Meng Wang
Assistant Professor,
Department of Electrical ,Computer and Systems Engineering,
Rensselaer Polytechnic Institute
Data Management of High-dimensional Synchrophasor Measurements by Exploiting Low-dimensional Structures
Rm. 3-102, West Main Building. Dec. 23th, 2:00pm-4:00pm
Phasor measurement units (PMUs) can provide synchronized phasor measurements of remote points in the power system at a sampling rate of 30 samples per second or more. Since the DOE smart grid investment program started in 2009, the number of PMUs in the North American power system has increased tremendously. The collection of high-dimensional PMU measurements will be futile if they are not supported by efficient data management and information extraction methods.
Compressed sensing theory and low-rank matrix theory show that the acquisition, storage, and processing of high-dimensional data can be much simplified if the data exhibit certain low-dimensional structures such as sparsity and low-rankness. Due to the wide existence of low-dimensional models, compressed sensing and low rank methods have been applied to medical imaging, computer vision, collaborative filtering, etc.

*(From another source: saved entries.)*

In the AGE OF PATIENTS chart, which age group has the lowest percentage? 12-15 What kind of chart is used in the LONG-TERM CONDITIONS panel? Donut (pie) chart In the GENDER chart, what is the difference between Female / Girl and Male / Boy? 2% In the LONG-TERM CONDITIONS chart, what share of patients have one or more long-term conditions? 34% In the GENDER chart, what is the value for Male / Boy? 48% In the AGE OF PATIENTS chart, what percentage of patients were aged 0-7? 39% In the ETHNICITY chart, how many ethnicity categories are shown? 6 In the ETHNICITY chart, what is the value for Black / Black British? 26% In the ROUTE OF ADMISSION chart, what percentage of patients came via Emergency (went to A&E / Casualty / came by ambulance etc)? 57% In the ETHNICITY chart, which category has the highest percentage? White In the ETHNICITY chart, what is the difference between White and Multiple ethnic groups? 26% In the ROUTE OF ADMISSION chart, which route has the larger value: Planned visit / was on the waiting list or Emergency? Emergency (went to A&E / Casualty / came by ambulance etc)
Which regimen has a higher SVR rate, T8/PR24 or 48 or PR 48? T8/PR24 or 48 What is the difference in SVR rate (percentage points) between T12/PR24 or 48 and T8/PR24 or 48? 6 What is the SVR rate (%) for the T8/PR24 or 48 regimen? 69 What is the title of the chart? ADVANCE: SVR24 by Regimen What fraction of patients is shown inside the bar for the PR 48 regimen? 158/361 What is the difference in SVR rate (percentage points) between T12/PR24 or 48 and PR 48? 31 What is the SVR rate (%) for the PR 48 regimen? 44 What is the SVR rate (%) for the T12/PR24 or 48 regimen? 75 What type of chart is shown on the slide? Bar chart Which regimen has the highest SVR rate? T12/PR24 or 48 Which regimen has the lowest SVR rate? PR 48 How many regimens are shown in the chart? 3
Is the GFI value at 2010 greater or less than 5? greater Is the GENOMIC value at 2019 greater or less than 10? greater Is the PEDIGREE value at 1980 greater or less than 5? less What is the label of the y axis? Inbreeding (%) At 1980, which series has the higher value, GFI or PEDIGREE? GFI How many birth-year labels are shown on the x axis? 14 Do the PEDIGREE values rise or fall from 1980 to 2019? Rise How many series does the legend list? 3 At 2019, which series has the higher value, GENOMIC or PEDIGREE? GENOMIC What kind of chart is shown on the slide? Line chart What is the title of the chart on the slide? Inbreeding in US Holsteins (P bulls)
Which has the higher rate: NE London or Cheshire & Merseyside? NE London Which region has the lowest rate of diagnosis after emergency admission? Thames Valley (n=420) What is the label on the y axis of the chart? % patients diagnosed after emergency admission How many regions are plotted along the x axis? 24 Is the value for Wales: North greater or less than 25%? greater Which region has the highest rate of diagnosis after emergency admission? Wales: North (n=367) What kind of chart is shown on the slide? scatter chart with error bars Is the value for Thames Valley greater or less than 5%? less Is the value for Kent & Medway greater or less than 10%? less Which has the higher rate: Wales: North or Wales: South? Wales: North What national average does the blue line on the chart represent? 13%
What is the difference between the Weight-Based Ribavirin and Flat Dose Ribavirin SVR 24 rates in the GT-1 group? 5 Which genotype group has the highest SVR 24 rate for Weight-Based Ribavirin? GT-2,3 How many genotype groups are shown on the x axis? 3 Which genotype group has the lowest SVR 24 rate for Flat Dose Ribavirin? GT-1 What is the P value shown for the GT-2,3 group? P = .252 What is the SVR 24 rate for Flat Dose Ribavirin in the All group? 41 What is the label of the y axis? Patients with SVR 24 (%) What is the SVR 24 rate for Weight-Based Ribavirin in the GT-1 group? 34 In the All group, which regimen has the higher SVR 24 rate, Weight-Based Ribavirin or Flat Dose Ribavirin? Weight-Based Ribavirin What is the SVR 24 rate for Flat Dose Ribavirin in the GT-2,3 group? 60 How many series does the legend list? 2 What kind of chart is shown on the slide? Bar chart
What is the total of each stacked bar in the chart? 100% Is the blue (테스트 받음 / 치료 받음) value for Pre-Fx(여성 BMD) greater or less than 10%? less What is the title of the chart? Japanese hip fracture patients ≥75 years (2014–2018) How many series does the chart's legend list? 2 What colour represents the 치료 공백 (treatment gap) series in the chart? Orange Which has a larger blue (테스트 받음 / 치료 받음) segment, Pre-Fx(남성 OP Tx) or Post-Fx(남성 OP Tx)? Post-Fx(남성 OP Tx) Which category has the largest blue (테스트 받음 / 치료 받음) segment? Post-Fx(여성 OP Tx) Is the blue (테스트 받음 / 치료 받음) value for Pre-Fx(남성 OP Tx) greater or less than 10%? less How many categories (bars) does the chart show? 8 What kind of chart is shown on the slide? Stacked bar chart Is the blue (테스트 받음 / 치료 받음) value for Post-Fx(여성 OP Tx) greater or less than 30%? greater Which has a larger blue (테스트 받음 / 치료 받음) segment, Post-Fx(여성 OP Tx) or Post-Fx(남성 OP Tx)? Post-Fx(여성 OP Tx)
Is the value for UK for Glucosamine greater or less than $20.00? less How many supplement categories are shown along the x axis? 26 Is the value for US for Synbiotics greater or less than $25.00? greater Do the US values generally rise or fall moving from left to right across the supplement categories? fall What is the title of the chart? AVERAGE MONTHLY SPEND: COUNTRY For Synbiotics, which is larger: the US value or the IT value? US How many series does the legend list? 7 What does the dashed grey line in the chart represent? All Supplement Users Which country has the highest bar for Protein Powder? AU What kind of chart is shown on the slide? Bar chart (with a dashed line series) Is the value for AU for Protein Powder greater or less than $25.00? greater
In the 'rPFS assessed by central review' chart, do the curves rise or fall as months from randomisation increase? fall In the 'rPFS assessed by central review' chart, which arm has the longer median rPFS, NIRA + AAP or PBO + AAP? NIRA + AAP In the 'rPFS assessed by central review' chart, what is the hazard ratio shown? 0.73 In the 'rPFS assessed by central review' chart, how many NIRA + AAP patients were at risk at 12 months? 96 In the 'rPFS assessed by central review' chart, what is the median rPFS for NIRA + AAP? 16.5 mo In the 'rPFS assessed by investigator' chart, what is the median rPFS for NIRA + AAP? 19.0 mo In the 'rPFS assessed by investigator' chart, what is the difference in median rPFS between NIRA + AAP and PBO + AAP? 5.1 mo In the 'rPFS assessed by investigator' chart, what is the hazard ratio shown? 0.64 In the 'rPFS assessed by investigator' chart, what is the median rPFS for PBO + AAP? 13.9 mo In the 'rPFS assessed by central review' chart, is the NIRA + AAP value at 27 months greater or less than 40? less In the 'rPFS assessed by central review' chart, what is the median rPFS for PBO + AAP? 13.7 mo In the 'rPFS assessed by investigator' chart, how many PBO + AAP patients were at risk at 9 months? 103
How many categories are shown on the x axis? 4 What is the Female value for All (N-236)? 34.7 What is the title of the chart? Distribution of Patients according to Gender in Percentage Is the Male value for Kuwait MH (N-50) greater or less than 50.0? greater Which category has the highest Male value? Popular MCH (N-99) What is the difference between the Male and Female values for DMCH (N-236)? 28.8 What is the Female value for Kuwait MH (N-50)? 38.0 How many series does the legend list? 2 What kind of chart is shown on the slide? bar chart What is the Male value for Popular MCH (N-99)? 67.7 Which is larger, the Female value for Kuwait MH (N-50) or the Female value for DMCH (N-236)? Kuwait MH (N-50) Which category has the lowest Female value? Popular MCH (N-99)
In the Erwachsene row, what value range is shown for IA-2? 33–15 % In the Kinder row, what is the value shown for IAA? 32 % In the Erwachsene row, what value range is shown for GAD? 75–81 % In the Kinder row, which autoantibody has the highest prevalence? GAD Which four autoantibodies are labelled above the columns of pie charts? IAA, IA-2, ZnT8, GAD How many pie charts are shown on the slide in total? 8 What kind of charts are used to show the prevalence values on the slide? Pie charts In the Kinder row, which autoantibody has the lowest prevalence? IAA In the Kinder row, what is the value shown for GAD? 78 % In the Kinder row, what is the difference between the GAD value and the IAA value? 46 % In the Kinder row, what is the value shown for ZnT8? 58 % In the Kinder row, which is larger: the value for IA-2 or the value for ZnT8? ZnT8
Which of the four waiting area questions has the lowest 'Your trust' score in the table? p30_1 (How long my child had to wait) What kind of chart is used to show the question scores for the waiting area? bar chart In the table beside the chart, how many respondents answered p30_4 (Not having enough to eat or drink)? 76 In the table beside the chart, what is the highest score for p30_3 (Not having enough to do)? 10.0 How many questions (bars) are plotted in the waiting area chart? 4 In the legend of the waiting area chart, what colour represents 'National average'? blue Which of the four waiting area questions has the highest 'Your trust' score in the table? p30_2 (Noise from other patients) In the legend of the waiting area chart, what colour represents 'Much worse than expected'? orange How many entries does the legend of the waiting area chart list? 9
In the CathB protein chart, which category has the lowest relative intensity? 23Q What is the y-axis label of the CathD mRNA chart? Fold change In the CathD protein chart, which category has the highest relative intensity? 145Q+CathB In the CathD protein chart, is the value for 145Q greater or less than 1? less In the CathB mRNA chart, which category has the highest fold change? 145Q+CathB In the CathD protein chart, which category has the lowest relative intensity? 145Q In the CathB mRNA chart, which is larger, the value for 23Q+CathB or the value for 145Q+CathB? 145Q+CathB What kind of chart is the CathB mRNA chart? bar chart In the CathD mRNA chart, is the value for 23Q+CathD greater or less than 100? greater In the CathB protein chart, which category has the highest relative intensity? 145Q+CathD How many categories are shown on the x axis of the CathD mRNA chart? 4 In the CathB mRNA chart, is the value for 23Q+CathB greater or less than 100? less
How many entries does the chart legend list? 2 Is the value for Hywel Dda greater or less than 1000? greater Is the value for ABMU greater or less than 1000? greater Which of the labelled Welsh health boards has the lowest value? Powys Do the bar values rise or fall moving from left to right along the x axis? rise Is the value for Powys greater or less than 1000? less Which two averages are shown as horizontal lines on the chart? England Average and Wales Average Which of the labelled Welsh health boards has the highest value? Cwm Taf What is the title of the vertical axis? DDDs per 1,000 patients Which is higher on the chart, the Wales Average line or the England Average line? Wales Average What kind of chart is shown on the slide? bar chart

The focus of this talk is to draw a connection between PMU data management and low-rank methods. After observing the low-rankness of spatial-temporal blocks of PMU measurements in Central New York Power System, we propose a common framework of leveraging low-rankness for multiple PMU data management tasks. Specifically, I will talk about the recovery of missing PMU data and the detection of cyber data attacks and show the theoretical and numerical results of the proposed low-rank methods.
Meng Wang is an assistant professor in the Department of Electrical, Computer, and Systems Engineering at Rensselaer Polytechnic Institute. She obtained her PhD degree in Electrical and Computer Engineering from Cornell University in August 2012. She was a postdoc research scholar at Duke University before she joined RPI in Spring 2013. She obtained her BS and MS degrees in Electrical Engineering from Tsinghua University in 2005 and 2007 respectively. Her current research focus is high-dimensional data analysis and its application in power system monitoring. Her boarder research interests include signal processing, optimization and networked systems.